• _TÂCHE DEMANDÉE 1_
Recopiez le passage de l'extrait sur Machiavel et Biya en commençant à « Exploiter la conjoncture » et en finissant à « les souris ! ».
• _TÂCHE DEMANDÉE 2_
Répondez à ces questions sur l'extrait consacré à Machiavel et Biya :
(a) Quelles sont les trois figures que Machiavel conseille à l'entrepreneur politique de prendre tour à tour ?
(b) Quel ancien dirigeant chinois aimait parler de la couleur du chat ?
(c) Qu'a lancé le président Biya pour renverser une situation politique qui lui était défavorable ?

• _EXTRAIT PRÉSENTÉ_
──────────────────────────────
Exploiter la conjoncture politique pour soi : Machiavel, Biya et ses opposants
Accéder aux hautes fonctions qui permettent de diriger un pays étant plus une affaire d’opportunités historiques et politiques que de compétences intrinsèques, Machiavel est d’une importance capitale dans l’analyse de la conjoncture comme opportunité politique. Cet auteur conseille à l’entrepreneur politique d’être un caméléon. C’est-à-dire tantôt « un ange », tantôt « un fauve » et tantôt « un renard » selon les objectifs politiques visés. En d’autres termes, c’est la situation sociopolitique d’un moment qui détermine la stratégie la plus crédible pour un entrepreneur politique qui, du même coup, doit intégrer la philosophie suivant laquelle la fin justifie les moyens. Deng Xiaoping, ancien leader chinois, aimait à dire que la couleur du chat importe peu dès lors qu’il attrape les souris !
En conséquence, dans sa situation politique la plus inconfortable depuis 1982, le président Biya, en bon connaisseur théorique et pratique de Machiavel, a mobilisé l’ouverture d’un Grand Dialogue National (GDN) pour renverser une conjoncture politique qui lui était défavorable. De là le fait que l’entrepreneur politique qu’il est a choisi la figure de « l’ange » qui apporte la bonne nouvelle sous forme du GDN pour mieux cacher la figure du « renard » au sens du GDN comme ruse politique. Cela n’exclut pas du tout que ce GDN ait été sincère sans être parfait mais témoigne du fait que même la sincérité possible de ce GDN a été une stratégie de ruse pour passer d’une conjoncture politiques inconfortable à une conjoncture politique confortable. Le résultat est largement atteint car les dynamiques exogènes peinent à trouver de nouveaux mobiles et les dividendes sont plutôt positifs pour le pouvoir de Yaoundé qui a de nouveau la main.
──────────────────────────────
• _DONNÉES ENREGISTRÉES_
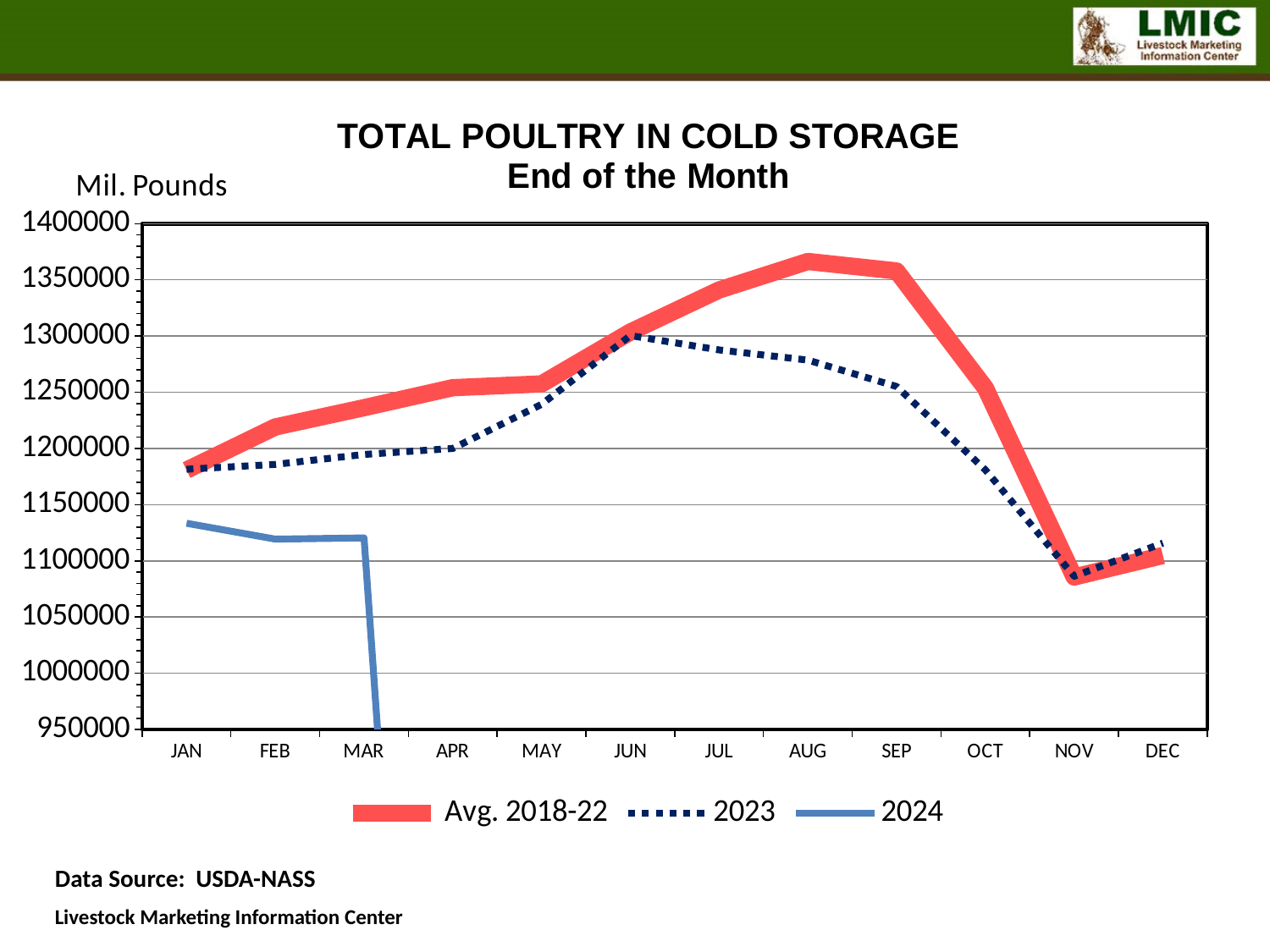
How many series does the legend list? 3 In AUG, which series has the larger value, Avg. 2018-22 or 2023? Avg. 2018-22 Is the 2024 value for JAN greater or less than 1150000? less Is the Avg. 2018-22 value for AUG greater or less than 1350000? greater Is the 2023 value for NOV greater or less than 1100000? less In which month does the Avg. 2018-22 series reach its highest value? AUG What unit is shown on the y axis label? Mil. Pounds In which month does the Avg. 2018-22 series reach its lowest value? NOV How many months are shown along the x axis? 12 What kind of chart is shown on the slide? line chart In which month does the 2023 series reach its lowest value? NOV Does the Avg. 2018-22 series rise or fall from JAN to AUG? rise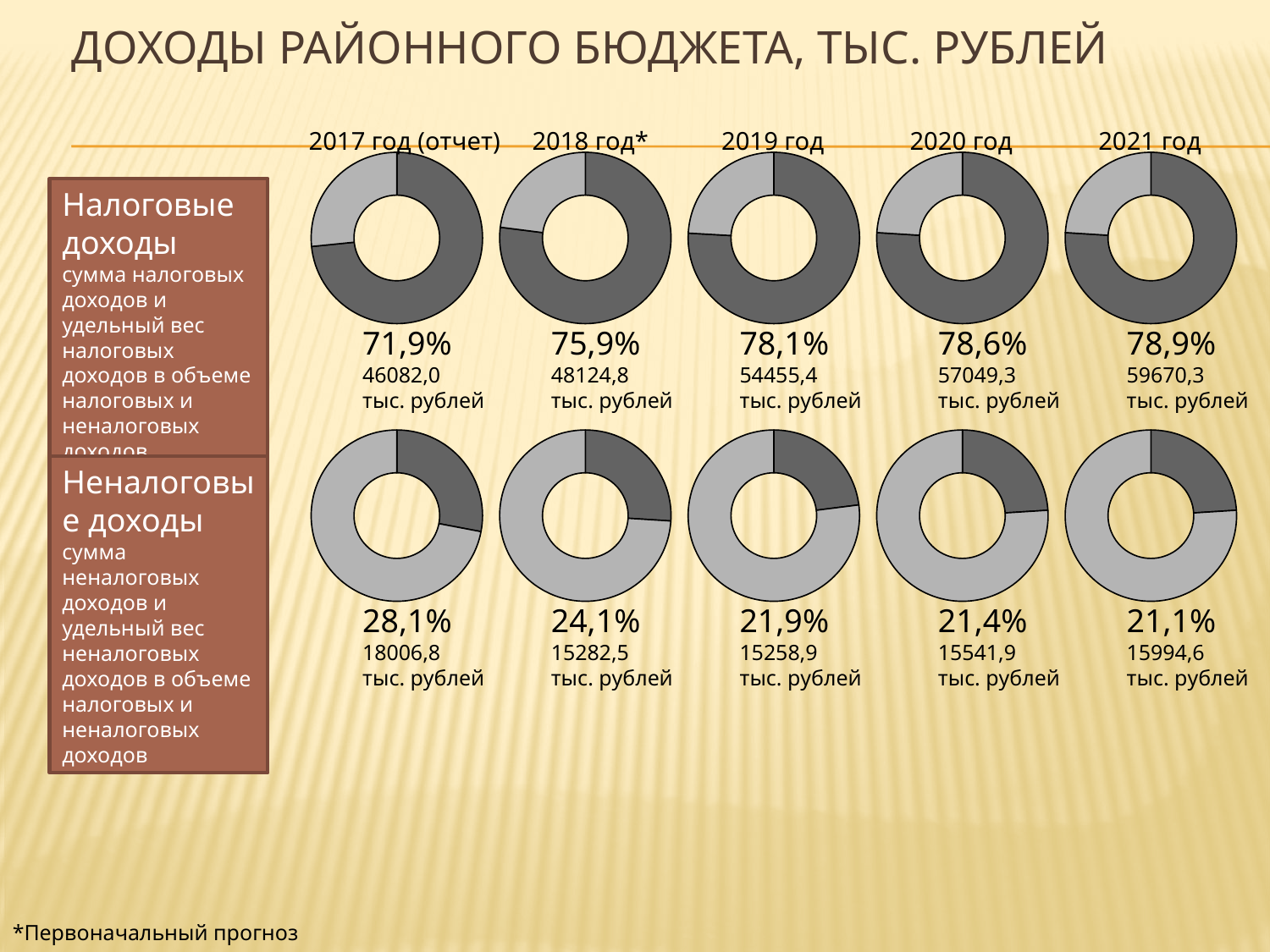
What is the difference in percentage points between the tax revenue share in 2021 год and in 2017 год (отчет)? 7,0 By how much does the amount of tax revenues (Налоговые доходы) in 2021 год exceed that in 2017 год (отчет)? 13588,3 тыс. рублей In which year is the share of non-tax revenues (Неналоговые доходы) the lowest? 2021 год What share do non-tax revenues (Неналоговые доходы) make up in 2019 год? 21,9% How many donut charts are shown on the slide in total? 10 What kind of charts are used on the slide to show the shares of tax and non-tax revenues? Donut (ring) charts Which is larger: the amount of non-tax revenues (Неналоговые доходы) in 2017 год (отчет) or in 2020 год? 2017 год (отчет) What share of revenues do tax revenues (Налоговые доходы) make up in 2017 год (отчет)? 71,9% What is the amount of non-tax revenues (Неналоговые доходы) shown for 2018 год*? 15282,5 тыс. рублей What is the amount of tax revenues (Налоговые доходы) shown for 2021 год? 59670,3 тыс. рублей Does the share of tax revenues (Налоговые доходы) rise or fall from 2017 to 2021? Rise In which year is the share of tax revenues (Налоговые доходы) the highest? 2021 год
──────────────────────────────
• _RÉPONSE FINALE 1_
Exploiter la conjoncture politique pour soi : Machiavel, Biya et ses opposants
Accéder aux hautes fonctions qui permettent de diriger un pays étant plus une affaire d’opportunités historiques et politiques que de compétences intrinsèques, Machiavel est d’une importance capitale dans l’analyse de la conjoncture comme opportunité politique. Cet auteur conseille à l’entrepreneur politique d’être un caméléon. C’est-à-dire tantôt « un ange », tantôt « un fauve » et tantôt « un renard » selon les objectifs politiques visés. En d’autres termes, c’est la situation sociopolitique d’un moment qui détermine la stratégie la plus crédible pour un entrepreneur politique qui, du même coup, doit intégrer la philosophie suivant laquelle la fin justifie les moyens. Deng Xiaoping, ancien leader chinois, aimait à dire que la couleur du chat importe peu dès lors qu’il attrape les souris !

• _RÉPONSE FINALE 2_
(a) Un ange, un fauve et un renard.
(b) Deng Xiaoping.
(c) Un Grand Dialogue National (GDN).